America has always had a particular pull on a particular kind of person. Not everyone, but the person who is restless, who has a problem they can’t stop thinking about, who is willing to start from scratch in a place they’ve never lived in exchange for the chance to actually do the thing. The deal has always been the same: give up the familiar, gain the frontier.
San Francisco, for all its complications, is still where that deal gets made most often. There is something stubbornly alive here, a culture that takes ambition seriously, that treats the leap as normal, that doesn’t require you to apologize for wanting to build something from nothing. You can watch the Social Network and roll your eyes, or you can move here and discover that the energy it depicts, embarrassingly, is real.

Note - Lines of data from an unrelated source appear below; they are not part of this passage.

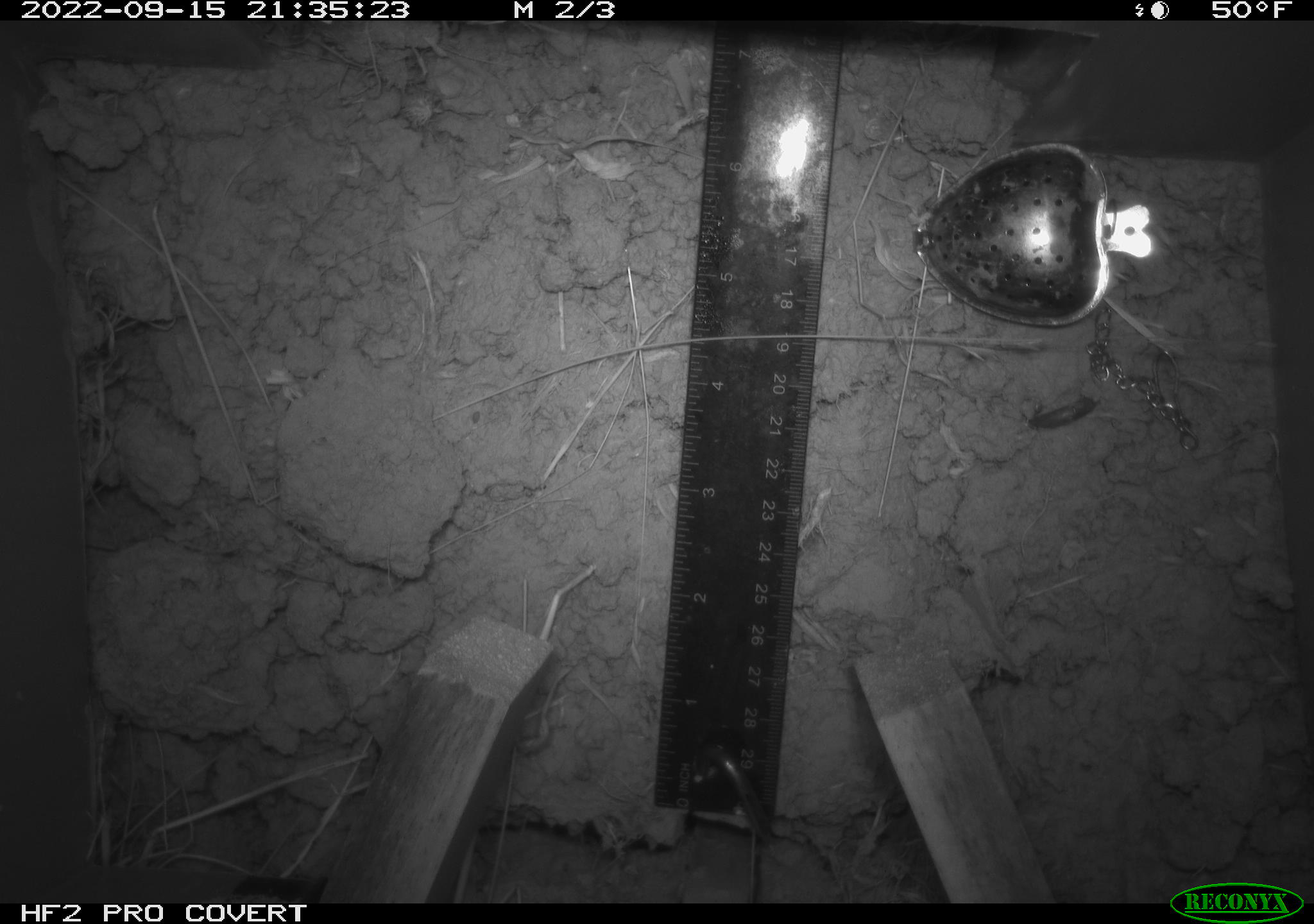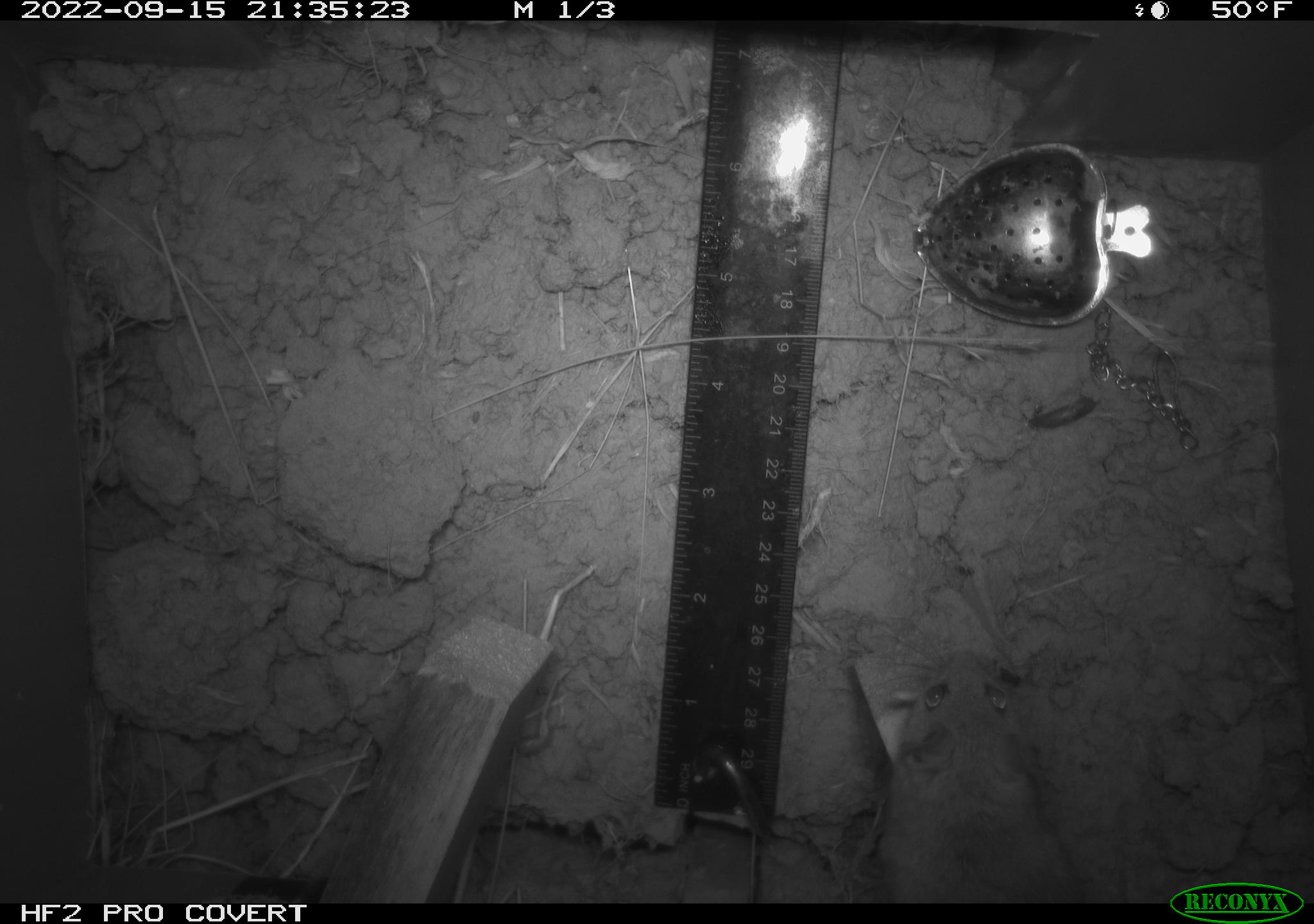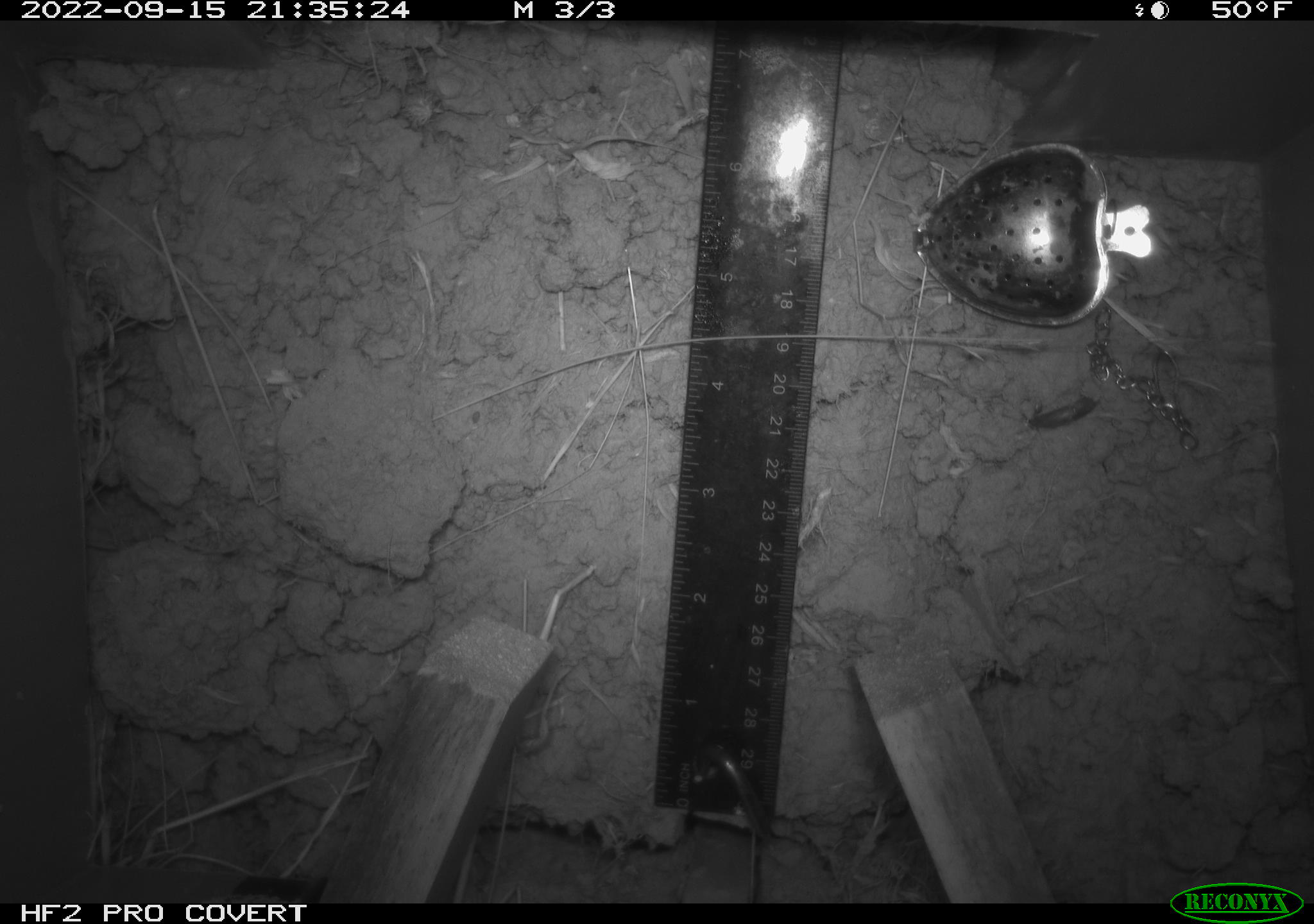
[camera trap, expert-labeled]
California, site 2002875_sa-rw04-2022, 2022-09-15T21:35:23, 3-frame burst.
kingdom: Animalia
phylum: Chordata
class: Mammalia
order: Rodentia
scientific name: Rodentia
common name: mouse species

That’s what “First Landing” is about. We wanted to sit down with people who made that choice, who left somewhere comfortable or familiar or known, came here, and got to work, and ask them why. Specifically: what drew you to this problem? Why here and not somewhere else? What does it actually feel like to bootstrap something in one of the hardest cities in the world to live in, surrounded by people doing the same thing?
What we found, across every conversation, is that the motivation is almost never purely professional. The founders and engineers we spoke with came here chasing something bigger than a title or an outcome: a question they needed to answer, a problem that felt urgent in a way they couldn’t rationalize away, a version of themselves they could only become by trying. The work and the identity are inseparable. That’s what makes the stories worth telling.
Two years ago we started Lighthouse because we believed the best builders in the world deserved a faster, smarter, more human path to doing their work here. We still believe that. But we made these films because we wanted to celebrate what happens after: the companies getting built, the problems getting solved, the quiet proof that the bet was worth it.
If you’re already building, we hope these feel like company. If you’re still deciding whether to make the leap, we hope they make the answer a little clearer.